On trouve également dans ce recueil un peu de mélancolie "A défaut de douceur, ne nous restera-t-il que mélancolie ? ". " Bien sûr, l'on tient la main de l'autre pour éviter de trouver la sienne dans le vide. Pour ne pas ouvrir un cimetière à côté d'un lit. Parce qu'à chacun ses hantises, à chacun ses cauchemars qui lui dévorent le jour. " Une forme d'inquiétude face à l'avenir " Sait-on de quelle tare surgira l'avenir ? ". Et puis aussi une belle invitation à l'intégration dans notre pays : " Vas-y, bouge-toi dans ce pays des clos/Face à la variété de tes douleurs/Qui passent  sous les ponts bordant les collines/Boisées d'arbres et de couleurs/Vas-y boulange ta pâte/Boulange ton pays d'orangers avec ce pays de collines  ".

Cette réédition, onze ans plus tard, prouve que le talent de Dagtekin récompensé par les prix Mallarmé et Théophile Gautier s'est confirmé.
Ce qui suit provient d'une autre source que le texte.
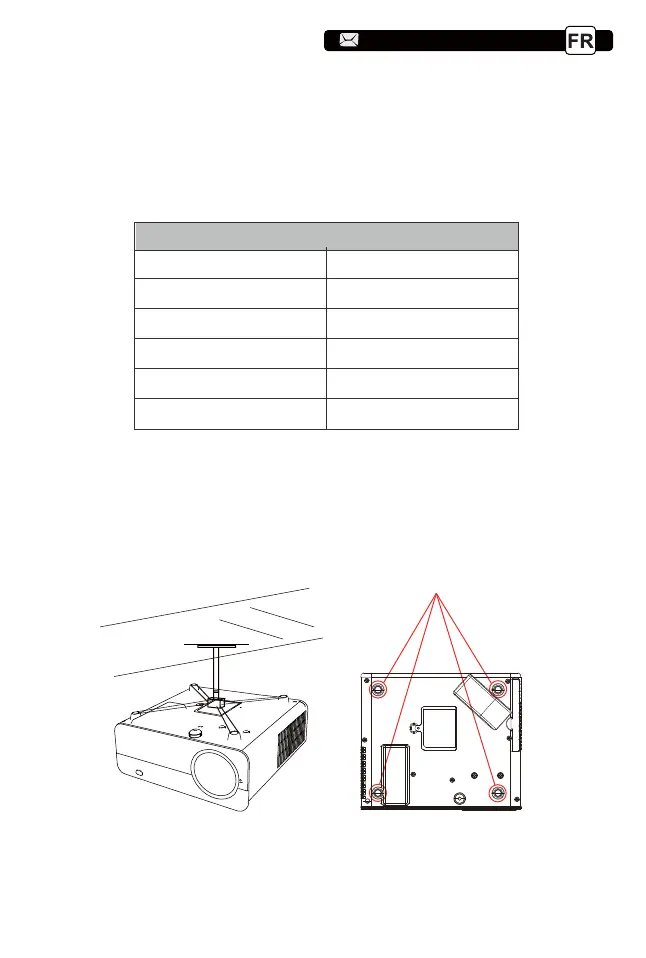 FR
Quel que soit votre chemin, empruntez ce pont sans feu, allez vers le style de cet auteur kurde qui mélange à merveille sa double culture.
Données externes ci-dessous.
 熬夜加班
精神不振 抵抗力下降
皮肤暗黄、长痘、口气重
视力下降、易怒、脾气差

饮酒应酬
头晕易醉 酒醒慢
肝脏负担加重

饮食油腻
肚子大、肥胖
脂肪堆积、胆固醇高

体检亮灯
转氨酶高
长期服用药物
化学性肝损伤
Le portail dans les ronces de Roland Reutenauer

Quant à Roland Reutenauer, il publie Le portail dans les ronces chez Rougerie (lui aussi une belle fidélité à noter) .
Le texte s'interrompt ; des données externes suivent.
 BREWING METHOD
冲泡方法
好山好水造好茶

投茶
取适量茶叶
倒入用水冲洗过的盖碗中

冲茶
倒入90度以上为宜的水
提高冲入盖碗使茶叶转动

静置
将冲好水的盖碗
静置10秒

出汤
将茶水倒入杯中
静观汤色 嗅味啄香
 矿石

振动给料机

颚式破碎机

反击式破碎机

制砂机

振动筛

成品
Cet ouvrage, avec la lucidité liée à l'âge " avec ses années nombreuses ", est comme un chemin vers " le portail dans les ronces ". Cette mort, ce seuil à franchir, ce " pont fatidique ", quand il s'agit "de poser/ses lèvres une dernière fois/sur la paupière du jour ". Reutenauer est attentif aux moindres détails qui lui parviennent du monde (les avis de décès ou la profanation de tombes juives) mais aussi de la nature " Coupé une branche basse du bouleau/la sève tombe goutte à goutte/et scintille au soleil de mars // il applique un pansement sur le moignon/car toute la sève il faudra/pour faire les feuilles une nouvelle fois // on ne pourra pas dire/qu'il a attenté à la vie de son bouleau ".

 

Roland Reutenauer, Le Portail dans les ronces, Rougerie 2018, 12€

Un chemin de vie donc, au contact de la nature et des mots pour dire la vie et la nature, avec pour l'accompagner les mots de Goethe, Héraclite, Mallarmé, Rutebeuf, Trakl. Toujours motivé par l'invention du langage " Il se sent pressé/d'écrire encore quelques motssans les obscurcir // de la langue apprise/il voudrait garder les premiers/qui conjuguent le mieux/présence et perte".  "Il trébuche sur les poncif/et les vieilles phrases/à l'approche du grand portail // il tient à hisser du profond/une parole de son âge/c'est comme si le jamais entendu/le jamais lu dédaignaient de s'immiscer ".

Reutenauer, même s'il n'utilise pas le je et privilégie la troisième personne, " déroule le fil de son enfance " et revoit ses grands-parents. " Le soir, il trie quelques souvenirs/et s'ils n'en garde que les plaisants/les autres dévastent sa nuit ". " Il souhaite fort la paix intérieure/il la sait hors d'atteinte ".

Son portail dans les ronces reste toujours ouvert à l'émotion et la nostalgie " Jusqu'à la dernière goutte / il pressera la nostalgie // il relève la tête et voudrait s'engager/léger les poches vides sur le sentier des chèvres/qui mène à l'herbe courte aux rares fleurs/avant de s'effacer dans le bleu et le froid ".

La poésie comme pont par-dessus les ronces. Lisez ces trois auteurs.